Question

A rectangular wire loop of sides 8 cm and 3 cm with a small cut, is moving out of a region of uniform magnetic field of magnitude 0.3 T directed normal to the plane of the loop. The emf developed across the cut, if the velocity of the loop is 2 cm s⁻¹, in a direction normal to the shorter side of the loop, will be: ____.

• A. 4.8 $\times$ 10⁻⁴ volt
• B. 1.3 $\times$ 10⁻⁴ volt
• C. 1.2 $\times$ 10⁻⁴ volt
• D. 1.8 $\times$ 10⁻⁴ volt

Hint:

If velocity is normal to the short side, it means the loop is moving along the direction of the short side, so the long side acts as the "cutting" length $L$.

Answer 1

The Correct Option is A

Step 1: Understanding the Concept:
When a conducting loop moves through a magnetic field, a motional electromotive force (emf) is induced across the segments of the loop that cut the magnetic field lines.

Step 2: Key Formula or Approach:
\[ e = BvL \] Where $L$ is the length of the side that is perpendicular to the velocity and cutting the field lines.
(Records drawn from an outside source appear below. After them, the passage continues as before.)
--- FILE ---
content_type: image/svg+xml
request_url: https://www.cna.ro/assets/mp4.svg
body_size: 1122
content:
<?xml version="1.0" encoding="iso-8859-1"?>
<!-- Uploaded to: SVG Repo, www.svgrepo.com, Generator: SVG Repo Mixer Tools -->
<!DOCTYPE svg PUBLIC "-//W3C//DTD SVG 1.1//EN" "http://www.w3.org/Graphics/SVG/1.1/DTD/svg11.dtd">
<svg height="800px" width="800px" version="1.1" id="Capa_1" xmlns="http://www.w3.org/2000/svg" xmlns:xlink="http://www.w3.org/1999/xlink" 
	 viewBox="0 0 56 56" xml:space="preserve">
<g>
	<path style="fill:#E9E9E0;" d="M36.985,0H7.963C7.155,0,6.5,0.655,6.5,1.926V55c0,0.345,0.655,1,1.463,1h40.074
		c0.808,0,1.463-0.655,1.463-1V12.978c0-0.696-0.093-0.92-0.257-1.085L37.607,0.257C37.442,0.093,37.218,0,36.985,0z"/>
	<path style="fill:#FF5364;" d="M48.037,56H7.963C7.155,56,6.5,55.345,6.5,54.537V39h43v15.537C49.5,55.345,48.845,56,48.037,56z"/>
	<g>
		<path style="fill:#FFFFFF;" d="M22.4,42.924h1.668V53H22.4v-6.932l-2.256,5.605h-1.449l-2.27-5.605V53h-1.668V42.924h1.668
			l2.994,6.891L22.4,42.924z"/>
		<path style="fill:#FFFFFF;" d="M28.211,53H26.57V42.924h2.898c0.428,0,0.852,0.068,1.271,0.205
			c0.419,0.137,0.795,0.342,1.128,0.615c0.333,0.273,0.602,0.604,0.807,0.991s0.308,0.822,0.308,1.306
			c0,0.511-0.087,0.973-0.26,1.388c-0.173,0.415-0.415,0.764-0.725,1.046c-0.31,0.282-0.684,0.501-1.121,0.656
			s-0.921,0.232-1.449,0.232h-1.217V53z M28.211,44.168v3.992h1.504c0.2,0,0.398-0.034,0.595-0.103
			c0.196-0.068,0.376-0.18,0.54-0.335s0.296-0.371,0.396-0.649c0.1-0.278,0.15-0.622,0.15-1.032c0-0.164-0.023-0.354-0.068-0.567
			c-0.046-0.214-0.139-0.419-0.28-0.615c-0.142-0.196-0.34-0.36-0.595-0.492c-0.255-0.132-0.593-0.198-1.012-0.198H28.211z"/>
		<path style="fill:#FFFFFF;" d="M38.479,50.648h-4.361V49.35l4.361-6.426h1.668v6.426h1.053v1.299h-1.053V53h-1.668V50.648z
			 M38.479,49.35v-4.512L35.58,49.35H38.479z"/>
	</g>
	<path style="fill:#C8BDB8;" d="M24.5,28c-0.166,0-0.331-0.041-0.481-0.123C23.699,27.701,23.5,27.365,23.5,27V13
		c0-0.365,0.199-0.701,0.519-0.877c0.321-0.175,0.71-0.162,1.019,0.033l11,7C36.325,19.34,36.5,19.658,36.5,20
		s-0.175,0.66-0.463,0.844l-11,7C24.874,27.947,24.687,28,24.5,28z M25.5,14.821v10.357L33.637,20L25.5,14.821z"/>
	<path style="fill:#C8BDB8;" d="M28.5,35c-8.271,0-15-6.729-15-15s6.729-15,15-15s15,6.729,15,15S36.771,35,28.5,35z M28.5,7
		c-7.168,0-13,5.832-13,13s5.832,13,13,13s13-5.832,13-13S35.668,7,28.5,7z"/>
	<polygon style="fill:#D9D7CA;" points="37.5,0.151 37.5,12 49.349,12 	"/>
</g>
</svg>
Step 3: Detailed Explanation:
1. Given: $B = 0.3$ T, $v = 2 \text{ cm/s} = 0.02 \text{ m/s}$. 2. The velocity is normal to the shorter side (3 cm). This means the longer side (8 cm) is the one cutting the magnetic field lines as it exits. 3. Therefore, $L = 8 \text{ cm} = 0.08 \text{ m}$. 4. Calculate emf: \[ e = 0.3 \times 0.02 \times 0.08 \] \[ e = 0.3 \times 0.0016 = 0.00048 \text{ V} \] \[ e = 4.8 \times 10^{-4} \text{ V} \]

Step 4: Final Answer:
The emf developed is 4.8 $\times$ 10⁻⁴ volt.